There was an uncomfortable silence. Then Tom said, "Well, I knew a guy who was pulled to the Castle, and while he was never the same afterward, he did come back." Perhaps it was intended as a sympathetic comment, but 'sympathetic' is not one of the varieties of tones of mockery that Tom's voice could take.
"Shut up, Tom," said Howard.
"Stop talking about such things," said John, almost at the same time. His voice cracked slightly.
Tom looked at John, and despite the fact that John was sitting across from him, still managed to look at him out of the corner of his eye. What this look meant was anyone's guess, but he said nothing, and the game went on in relative silence until, to everyone's misfortune, Tom resoundingly won the next round with a bold bid backed by major trumps and kings in an improbably good hand.
"And the World wins it for me," Tom crowed. "It's too bad we weren't at the casino; I could have broken the bank. Instead, I have to settle for breaking your puny little wallets." And in the face of such an exultant victory, whatever silence Tom was capable of immediately evaporated away.
Two rounds later, Sam suddenly said, "Do you guys hear something?"
They all froze, their ears straining in the sudden silence of Tom no longer talking, and they did indeed hear something. There was a sound, slightly, but only slightly, muffled, like one large object hitting another large object. Suddenly John said, "Quick! Into the bedroom."
They scrambled to grab money, coats, hats, knocking over their chairs and bumping cards onto the floor as they did so. There was a terrible banging and screeching as they rushed into the bedroom and, as John threw open the closet door, they heard the banging of a fist on the front door of the apartment, Bang! Bang!, and a shout, "Open up in the name of the Duke!" In the closet, John was trying to pull back a sliding panel disguised as a wall, and Sam stepped in to help him. There was banging again at the front door, this time not of a fist but of something far heavier. The panel slid aside to reveal a narrow stairway, and they hurried down it, first John, then Sam, then Tom, then Howard. At the bottom there was no door, only a kind of service hatchway or access panel through which they had to crawl on hands and feet. Above and behind them they heard something like a splintering and shouting. Beyond the hatchway was a short tunnel, then another access panel to the outside. Out they each came, tumbling and stumbling a little, John, Sam, Tom, and Howard, and as they came out, they began to run in different directions.

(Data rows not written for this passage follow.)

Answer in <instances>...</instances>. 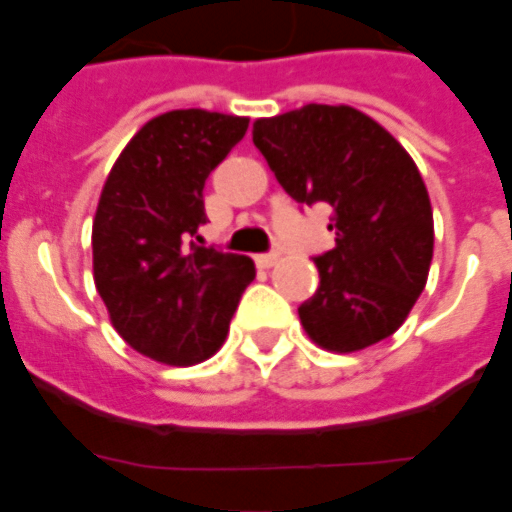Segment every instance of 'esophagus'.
Listing matches in <instances>:
<instances>
[{
  "mask_svg": "<svg viewBox=\"0 0 512 512\" xmlns=\"http://www.w3.org/2000/svg\"><path fill=\"white\" fill-rule=\"evenodd\" d=\"M278 259H281L278 250H273V253H259V256H256V264H259V267H273V264H278Z\"/></svg>",
  "mask_w": 512,
  "mask_h": 512,
  "instance_id": "esophagus-1",
  "label": "esophagus"
}]
</instances>
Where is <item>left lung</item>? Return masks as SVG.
Returning <instances> with one entry per match:
<instances>
[{"label": "left lung", "instance_id": "left-lung-1", "mask_svg": "<svg viewBox=\"0 0 512 512\" xmlns=\"http://www.w3.org/2000/svg\"><path fill=\"white\" fill-rule=\"evenodd\" d=\"M253 146L297 204L333 212L336 248L314 256L320 286L297 308L308 336L333 353L389 339L433 262V209L416 162L380 123L344 104L262 118Z\"/></svg>", "mask_w": 512, "mask_h": 512}]
</instances>
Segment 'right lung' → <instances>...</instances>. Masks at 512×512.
<instances>
[{
  "instance_id": "obj_1",
  "label": "right lung",
  "mask_w": 512,
  "mask_h": 512,
  "mask_svg": "<svg viewBox=\"0 0 512 512\" xmlns=\"http://www.w3.org/2000/svg\"><path fill=\"white\" fill-rule=\"evenodd\" d=\"M248 132V118L173 110L123 148L93 220V281L115 331L137 353L201 364L256 278L248 256L201 248L204 184Z\"/></svg>"
}]
</instances>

Howard had had some difficulty squeezing through the last access panel, so he was considerably behind the others. As he ran, he heard more shouts behind him. He was being chased by the Ducal Guard. He was not chased long. The Ducal Guard are never patient, and the soon just shot him in the back as he ran.

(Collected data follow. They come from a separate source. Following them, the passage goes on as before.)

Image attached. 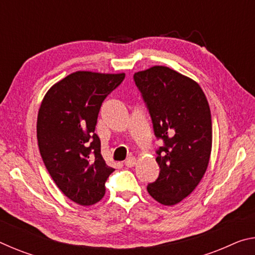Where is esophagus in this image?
Masks as SVG:
<instances>
[{
    "label": "esophagus",
    "instance_id": "esophagus-1",
    "mask_svg": "<svg viewBox=\"0 0 255 255\" xmlns=\"http://www.w3.org/2000/svg\"><path fill=\"white\" fill-rule=\"evenodd\" d=\"M136 162H137L136 157L130 156V157H128V158L126 159V161H125V164H126L127 167H132V166L136 164Z\"/></svg>",
    "mask_w": 255,
    "mask_h": 255
}]
</instances>
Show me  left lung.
I'll return each instance as SVG.
<instances>
[{
  "mask_svg": "<svg viewBox=\"0 0 255 255\" xmlns=\"http://www.w3.org/2000/svg\"><path fill=\"white\" fill-rule=\"evenodd\" d=\"M133 80L155 136L164 141L156 152L159 175L147 191L159 204L173 206L196 189L208 167L213 146L208 101L196 81L170 67H149L135 73Z\"/></svg>",
  "mask_w": 255,
  "mask_h": 255,
  "instance_id": "8db88e82",
  "label": "left lung"
}]
</instances>
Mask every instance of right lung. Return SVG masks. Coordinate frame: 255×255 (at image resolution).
<instances>
[{
	"label": "right lung",
	"mask_w": 255,
	"mask_h": 255,
	"mask_svg": "<svg viewBox=\"0 0 255 255\" xmlns=\"http://www.w3.org/2000/svg\"><path fill=\"white\" fill-rule=\"evenodd\" d=\"M124 79L125 73L77 71L55 83L41 101L37 139L42 161L60 191L77 205L100 201L115 171L103 159L94 130L103 100Z\"/></svg>",
	"instance_id": "right-lung-1"
}]
</instances>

A searing pain coursed through him, like nothing he had ever felt before. A vivid flash of red and something like stars poured through his brain as he stumbled and fell, face-first, into the ground. His whole body seemed to be throbbing with pain. He could not think very clearly. The pain was horrible, and he did not like it, but he almost liked it; it was horrible but it was vivid. And at least he had been shot. His spinning brain grasped after the alternatives to being shot, looming like a nightmare at the edge of consciousness, but the alternatives all were swiftly spinning away, too, and nothing was left except this: At least he had been shot.
The pain itself seemed to be spinning away, although slowly, and darkness fell. He still heard voices in the darkness. Then, before it all went silent, he heard in the distance the bell of Our Lady of Sorrows strike one low tone, making clear to the whole city that it was three o'clock in the afternoon on Friday.